Pedro Pizarro, president of Edison International, parent company of SCE, and Doug Bauder, vice president of Operational Services for SCE, both support the company’s Supplier Diversity and Development Program.

“Small and diverse firms play a vital role with the development of innovative and sustainable business solutions,” said Bauder. “We are evolving partnerships and strategies to further advance our commitment to diverse business enterprises and lead the transformation of the electric sector.”

Eric Fisher, principal manager for SCE’s Supplier Diversity and Development Program, credits SCE’s supplier diversity procurement success to its flagship program, Entrepreneurial Development, Growth and Education, known as EDGE. Participants in the rigorous, 18-month mentorship program are taught everything from cash flow management to relationship building, branding strategies and how to right-size their organization.

“Our development program is really starting to do what it’s supposed to do, which is identify diverse suppliers, or suppliers identify themselves, as needing assistance to become better business owners, strong business advocates and drive economic opportunity,” said Fisher. “We’re taking more firms that are doing business with us today and putting them in positions to be able to participate and bid and be competitive from a prime perspective.”

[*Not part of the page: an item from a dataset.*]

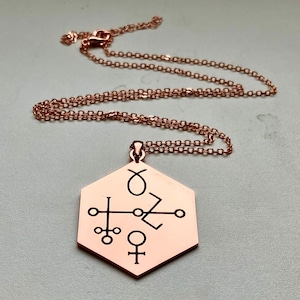 May include: A rose gold-coloured necklace with a hexagonal pendant. The pendant has etched black symbols, possibly astrological or alchemical. The necklace hangs from a fine chain. The necklace is displayed on a light grey surface.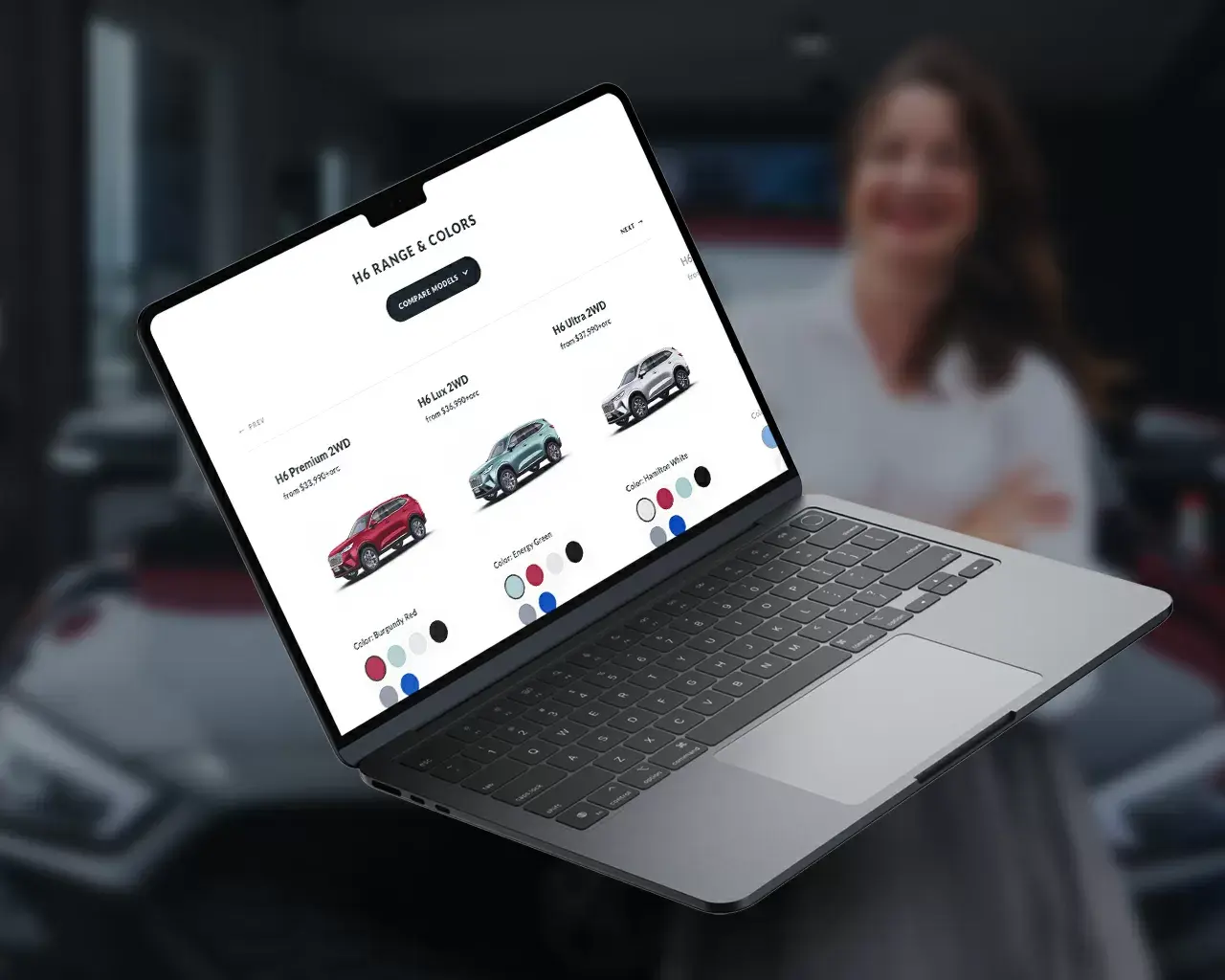 A screenshot of a vehicle model comparison on Cartown's website displayed on a laptop screen.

Firms selected for the program also are supported with mentors from SCE’s business organizations and its supply chain and diversity team. They also receive individual business coaches and they are presented with targeted and strategic networking opportunities.

“It means we have to find these diamonds in the rough as I see them,” said Fisher.

SCE Supplier Diversity and Development offers over 60 free workshops which are attended by hundreds of businesses each year. Topics range from branding strategies, effective negotiations to contract readiness and contract preparation. 

“It’s becoming more competitive,” he said. “Our supplier diversity team has to be able to find suppliers that can compete not just in the traditional method of the end product. Now they must be able to do the work safely, reliably and affordably and sustain this level of work potentially for the long term.”